From: Mark Johnston <markj_at_freebsd.org>
Date: Tue, 18 May 2021 21:45:18 UTC
On Tue, May 18, 2021 at 03:07:44PM -0600, Alan Somers wrote:
> I'm using ZFS on servers with tons of RAM and running FreeBSD
> 12.2-RELEASE.  Sometimes they get into a pathological situation where most
> of that RAM sits unused.  For example, right now one of them has:
> 
> 2 GB   Active
> 529 GB Inactive
> 16 GB  Free
> 99 GB  ARC total
> 469 GB ARC max
> 86 GB  ARC target
> 
> When a server gets into this situation, it stays there for days, with the
> ARC target barely budging.  All that inactive memory never gets reclaimed
> and put to a good use.  Frequently the server never recovers until a reboot.
> 
> I have a theory for what's going on.  Ever since r334508^ the pagedaemon
> sends the vm_lowmem event _before_ it scans the inactive page list.  If the
> ARC frees enough memory, then vm_pageout_scan_inactive won't need to free
> any.  Is that order really correct?  For reference, here's the relevant
> code, from vm_pageout_worker:

That was the case even before r334508.  Note that prior to that revision
vm_pageout_scan_inactive() would trigger vm_lowmem if pass > 0, before
scanning the inactive queue.  During a memory shortage we have pass > 0.
pass == 0 only when the page daemon is scanning the active queue.
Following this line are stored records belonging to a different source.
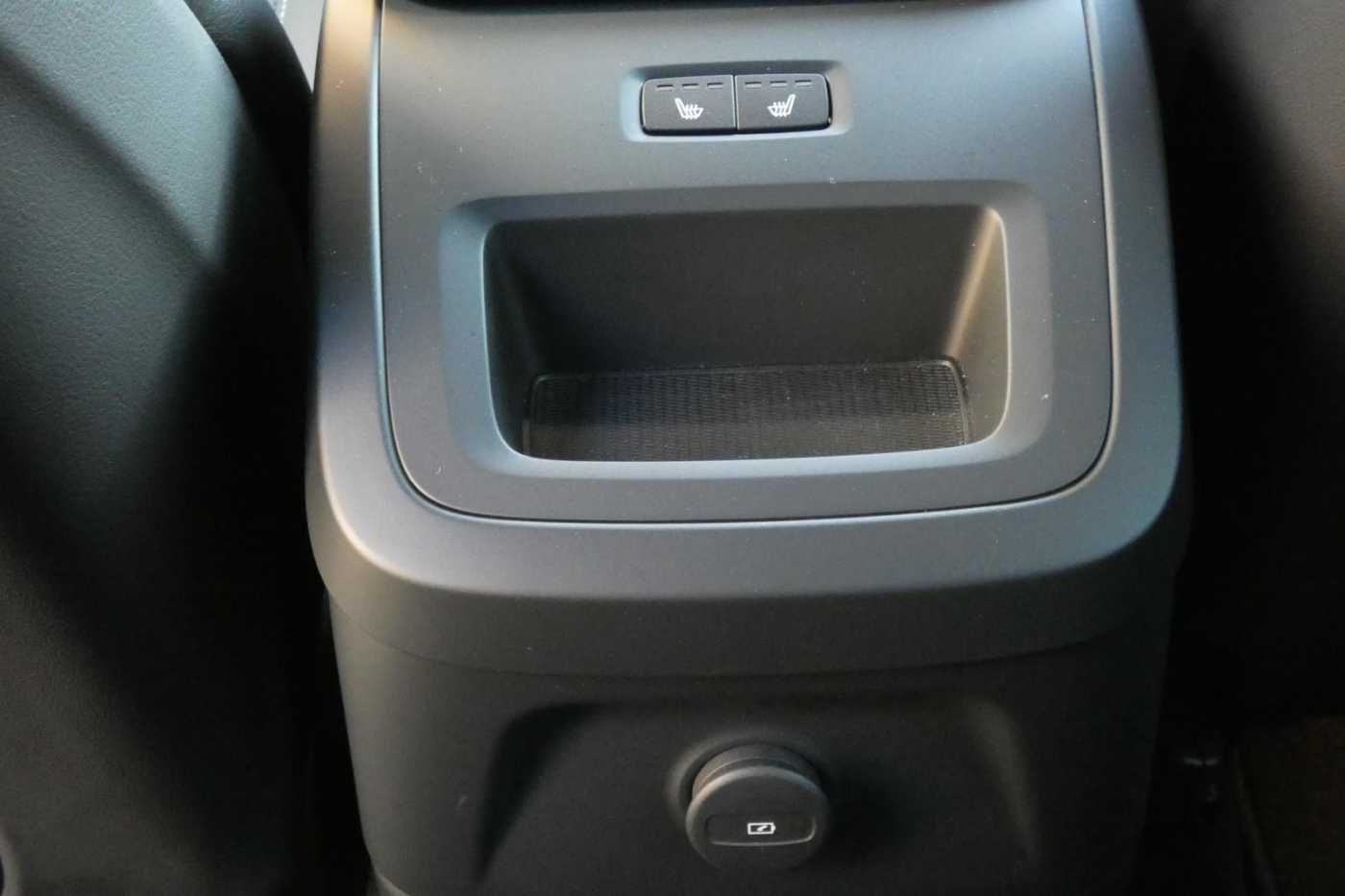 Volvo XC60 – Bild 20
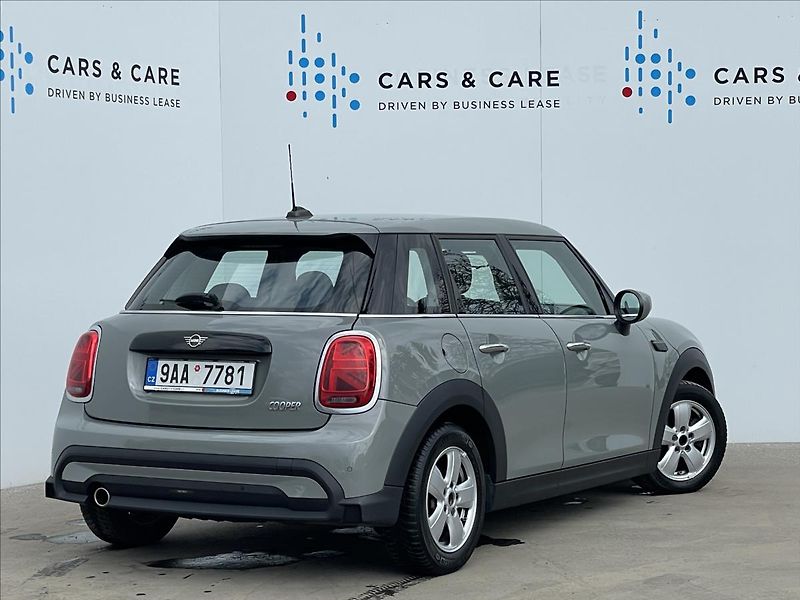 Mini Cooper 1,5 PDC - fotka 3 z 22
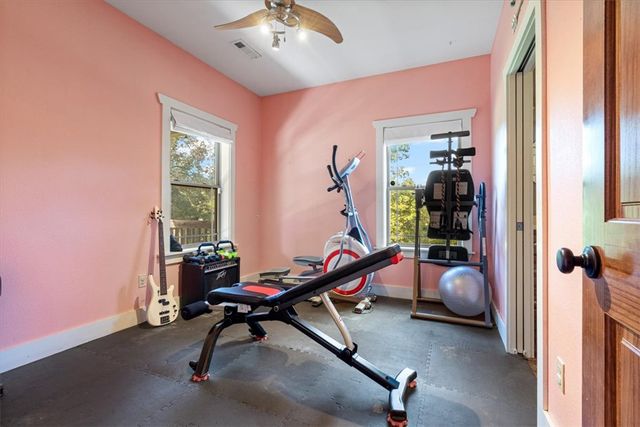 22624 Marsh Road, Siloam Springs, AR 72761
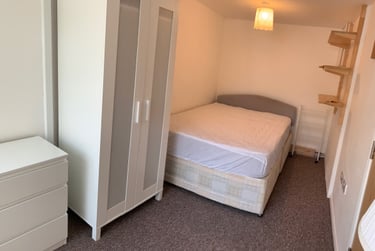 6 bed house, Beaconsfield rd, Near university, Canterbury, CT27LH - Image 3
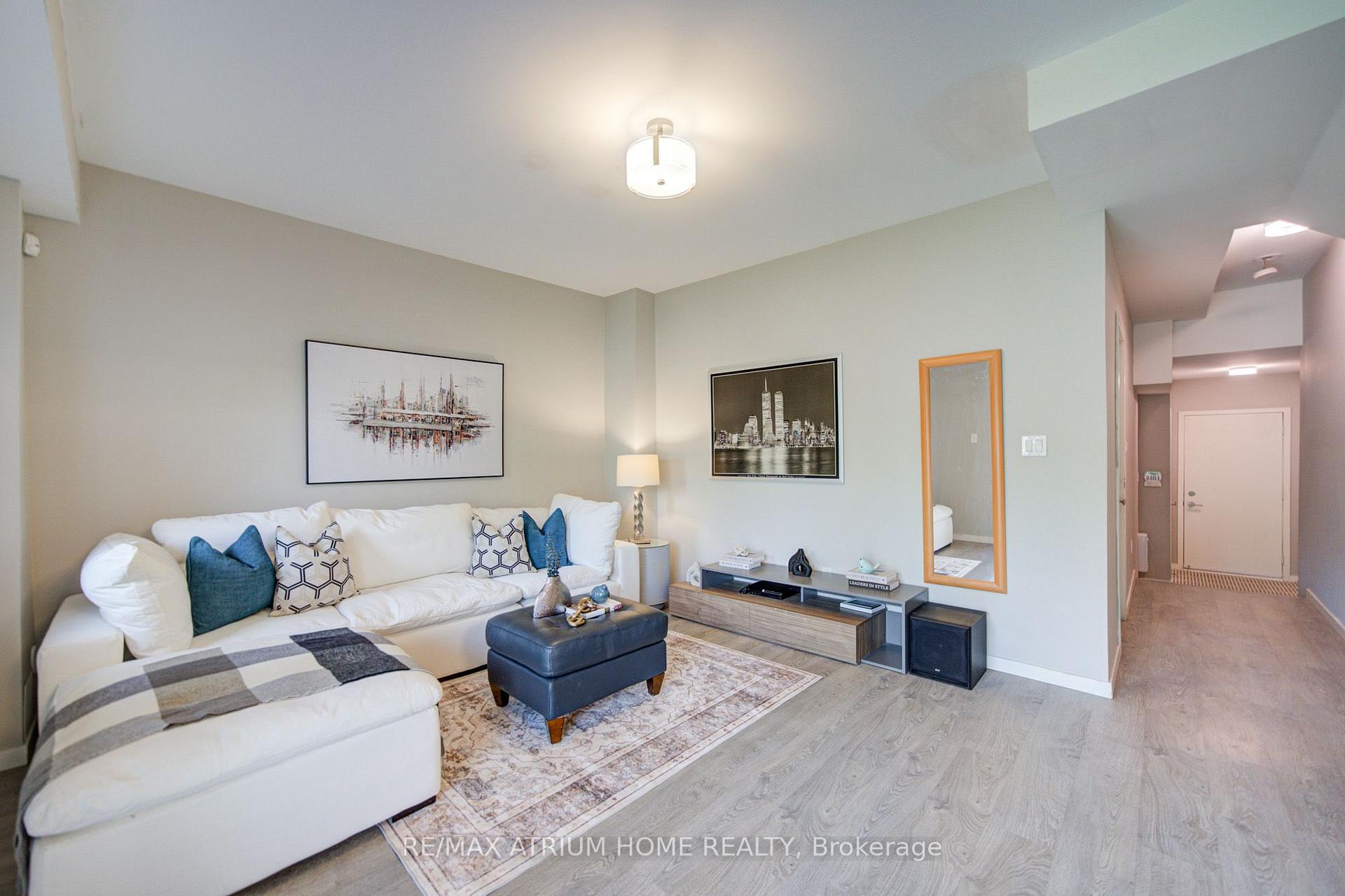 Photo 23 of 20 Genuine Lane, Richmond Hill, Doncrest — HOMEH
> shortage = pidctrl_daemon(&vmd->vmd_pid, vmd->vmd_free_count);
> if (shortage > 0) {
>         ofree = vmd->vmd_free_count;
>         if (vm_pageout_lowmem() && vmd->vmd_free_count > ofree)
>                 shortage -= min(vmd->vmd_free_count - ofree,
>                     (u_int)shortage);
>         target_met = vm_pageout_scan_inactive(vmd, shortage,
>             &addl_shortage);
> } else
>         addl_shortage = 0
> 
> Raising vfs.zfs.arc_min seems to workaround the problem.  But ideally that
> wouldn't be necessary.

vm_lowmem is too primitive: it doesn't tell subscribing subsystems
anything about the magnitude of the shortage.  At the same time, the VM
doesn't know much about how much memory they are consuming.  A better
strategy, at least for the ARC, would be reclaim memory based on the
relative memory consumption of each subsystem.  In your case, when the
page daemon goes to reclaim memory, it should use the inactive queue to
make up ~85% of the shortfall and reclaim the rest from the ARC.  Even
better would be if the ARC could use the page cache as a second-level
cache, like the buffer cache does.

Today I believe the ARC treats vm_lowmem as a signal to shed some
arbitrary fraction of evictable data.  If the ARC is able to quickly
answer the question, "how much memory can I release if asked?", then
the page daemon could use that to determine how much of its reclamation
target should come from the ARC vs. the page cache.